_Requirements:_
Start at the line containing "What distance exists" and transcribe every line exactly through the end of the records below, and only those lines.
+---+
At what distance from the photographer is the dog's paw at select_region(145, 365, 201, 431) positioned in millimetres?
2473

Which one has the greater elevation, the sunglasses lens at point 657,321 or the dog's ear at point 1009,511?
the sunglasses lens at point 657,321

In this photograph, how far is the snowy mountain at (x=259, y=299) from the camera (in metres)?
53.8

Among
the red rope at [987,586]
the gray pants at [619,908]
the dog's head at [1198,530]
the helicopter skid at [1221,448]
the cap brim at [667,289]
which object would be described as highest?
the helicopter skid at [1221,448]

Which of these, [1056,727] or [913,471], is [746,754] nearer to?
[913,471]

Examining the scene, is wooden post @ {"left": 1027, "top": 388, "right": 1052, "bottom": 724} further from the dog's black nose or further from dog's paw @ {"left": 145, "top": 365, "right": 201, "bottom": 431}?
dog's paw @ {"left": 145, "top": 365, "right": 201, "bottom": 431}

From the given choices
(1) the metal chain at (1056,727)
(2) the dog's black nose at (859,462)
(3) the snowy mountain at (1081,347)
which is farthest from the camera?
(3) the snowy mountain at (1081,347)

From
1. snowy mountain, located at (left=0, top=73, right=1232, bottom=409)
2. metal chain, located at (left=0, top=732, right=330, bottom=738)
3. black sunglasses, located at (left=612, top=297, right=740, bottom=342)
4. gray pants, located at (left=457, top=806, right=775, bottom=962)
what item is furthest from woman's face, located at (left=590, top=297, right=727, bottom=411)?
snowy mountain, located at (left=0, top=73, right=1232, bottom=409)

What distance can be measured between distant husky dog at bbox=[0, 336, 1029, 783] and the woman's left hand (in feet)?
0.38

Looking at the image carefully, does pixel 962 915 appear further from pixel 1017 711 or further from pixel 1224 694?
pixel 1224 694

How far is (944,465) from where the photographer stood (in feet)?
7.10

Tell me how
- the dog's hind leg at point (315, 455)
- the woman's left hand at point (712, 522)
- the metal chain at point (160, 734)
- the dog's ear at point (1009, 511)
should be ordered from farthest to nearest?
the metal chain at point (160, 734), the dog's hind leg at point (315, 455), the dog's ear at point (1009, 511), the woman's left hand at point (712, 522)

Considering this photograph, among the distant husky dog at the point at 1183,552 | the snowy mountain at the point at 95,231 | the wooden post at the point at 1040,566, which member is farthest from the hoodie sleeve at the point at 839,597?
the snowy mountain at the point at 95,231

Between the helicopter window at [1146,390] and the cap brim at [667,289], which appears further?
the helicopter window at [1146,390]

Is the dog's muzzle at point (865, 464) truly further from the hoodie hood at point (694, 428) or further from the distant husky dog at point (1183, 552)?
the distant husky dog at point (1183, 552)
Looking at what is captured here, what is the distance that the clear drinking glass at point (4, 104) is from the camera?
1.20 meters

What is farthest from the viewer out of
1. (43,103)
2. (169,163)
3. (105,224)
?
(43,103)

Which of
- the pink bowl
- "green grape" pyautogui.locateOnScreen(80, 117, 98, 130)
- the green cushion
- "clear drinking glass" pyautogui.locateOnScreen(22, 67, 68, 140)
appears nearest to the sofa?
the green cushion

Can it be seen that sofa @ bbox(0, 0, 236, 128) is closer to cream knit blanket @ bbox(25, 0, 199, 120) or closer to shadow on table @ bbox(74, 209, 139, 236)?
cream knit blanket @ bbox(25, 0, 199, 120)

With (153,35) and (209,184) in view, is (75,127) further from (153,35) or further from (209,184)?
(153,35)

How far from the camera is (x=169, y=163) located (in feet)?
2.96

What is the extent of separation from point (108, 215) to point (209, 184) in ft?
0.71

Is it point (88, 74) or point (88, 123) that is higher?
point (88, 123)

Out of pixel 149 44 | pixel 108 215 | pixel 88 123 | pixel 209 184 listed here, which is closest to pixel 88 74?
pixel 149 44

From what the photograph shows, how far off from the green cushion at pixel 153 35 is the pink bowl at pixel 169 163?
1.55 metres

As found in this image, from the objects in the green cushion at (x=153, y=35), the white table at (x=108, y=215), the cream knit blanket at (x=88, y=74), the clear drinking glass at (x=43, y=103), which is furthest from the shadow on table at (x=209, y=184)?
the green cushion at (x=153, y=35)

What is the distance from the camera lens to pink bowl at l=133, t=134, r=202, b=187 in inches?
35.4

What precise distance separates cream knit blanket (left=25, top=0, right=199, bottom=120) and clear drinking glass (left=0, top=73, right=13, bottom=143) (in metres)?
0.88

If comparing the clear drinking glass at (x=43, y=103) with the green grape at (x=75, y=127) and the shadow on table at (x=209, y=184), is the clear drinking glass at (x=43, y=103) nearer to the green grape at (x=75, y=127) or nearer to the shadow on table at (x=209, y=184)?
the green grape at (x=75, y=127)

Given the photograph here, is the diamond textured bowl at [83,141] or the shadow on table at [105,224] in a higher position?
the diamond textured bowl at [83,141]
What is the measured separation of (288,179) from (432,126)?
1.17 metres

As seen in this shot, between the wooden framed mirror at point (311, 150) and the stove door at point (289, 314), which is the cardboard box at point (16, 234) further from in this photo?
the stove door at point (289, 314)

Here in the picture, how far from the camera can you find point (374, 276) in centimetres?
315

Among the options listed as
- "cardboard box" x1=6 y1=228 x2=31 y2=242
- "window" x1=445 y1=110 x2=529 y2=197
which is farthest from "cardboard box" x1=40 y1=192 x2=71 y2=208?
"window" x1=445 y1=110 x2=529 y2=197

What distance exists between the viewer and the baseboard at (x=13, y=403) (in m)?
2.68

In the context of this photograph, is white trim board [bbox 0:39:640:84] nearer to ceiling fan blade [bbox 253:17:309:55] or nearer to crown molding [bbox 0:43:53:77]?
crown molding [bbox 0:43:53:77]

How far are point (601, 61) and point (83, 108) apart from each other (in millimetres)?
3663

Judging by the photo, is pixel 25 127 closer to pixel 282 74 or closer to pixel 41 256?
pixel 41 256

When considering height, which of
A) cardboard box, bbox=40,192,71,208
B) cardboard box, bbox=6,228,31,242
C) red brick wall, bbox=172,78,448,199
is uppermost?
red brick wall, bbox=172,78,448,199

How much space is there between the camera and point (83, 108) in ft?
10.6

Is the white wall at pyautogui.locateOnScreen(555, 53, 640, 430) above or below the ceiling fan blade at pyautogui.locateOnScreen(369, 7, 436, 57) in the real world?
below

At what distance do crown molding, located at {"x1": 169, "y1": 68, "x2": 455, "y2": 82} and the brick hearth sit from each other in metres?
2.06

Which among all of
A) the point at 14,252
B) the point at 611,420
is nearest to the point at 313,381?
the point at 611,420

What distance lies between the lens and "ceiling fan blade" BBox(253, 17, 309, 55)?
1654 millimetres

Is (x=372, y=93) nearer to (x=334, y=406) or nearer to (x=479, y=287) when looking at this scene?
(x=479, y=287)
+---+
_Task answer:_
What distance exists between the viewer and the baseboard at (x=13, y=403) (in m)?
2.68

In the context of this photograph, is white trim board [bbox 0:39:640:84] nearer to ceiling fan blade [bbox 253:17:309:55] or nearer to crown molding [bbox 0:43:53:77]?
crown molding [bbox 0:43:53:77]

How far are point (601, 61) and point (83, 108) apart from each other (in millimetres)?
3663

Judging by the photo, is pixel 25 127 closer to pixel 282 74 or closer to pixel 41 256?
pixel 41 256

When considering height, which of
A) cardboard box, bbox=40,192,71,208
B) cardboard box, bbox=6,228,31,242
C) red brick wall, bbox=172,78,448,199
is uppermost?
red brick wall, bbox=172,78,448,199

How much space is there between the camera and point (83, 108) in ft?
10.6

Is the white wall at pyautogui.locateOnScreen(555, 53, 640, 430) above or below the ceiling fan blade at pyautogui.locateOnScreen(369, 7, 436, 57) in the real world?
below

At what distance do crown molding, located at {"x1": 169, "y1": 68, "x2": 455, "y2": 82} and the brick hearth sit from each other in metres?
2.06

Which among all of
A) the point at 14,252
B) the point at 611,420
is nearest to the point at 313,381?
the point at 611,420

What distance lies between the lens and "ceiling fan blade" BBox(253, 17, 309, 55)?
1654 millimetres

Is (x=372, y=93) nearer to (x=334, y=406) or nearer to (x=479, y=287) when looking at this scene?
(x=479, y=287)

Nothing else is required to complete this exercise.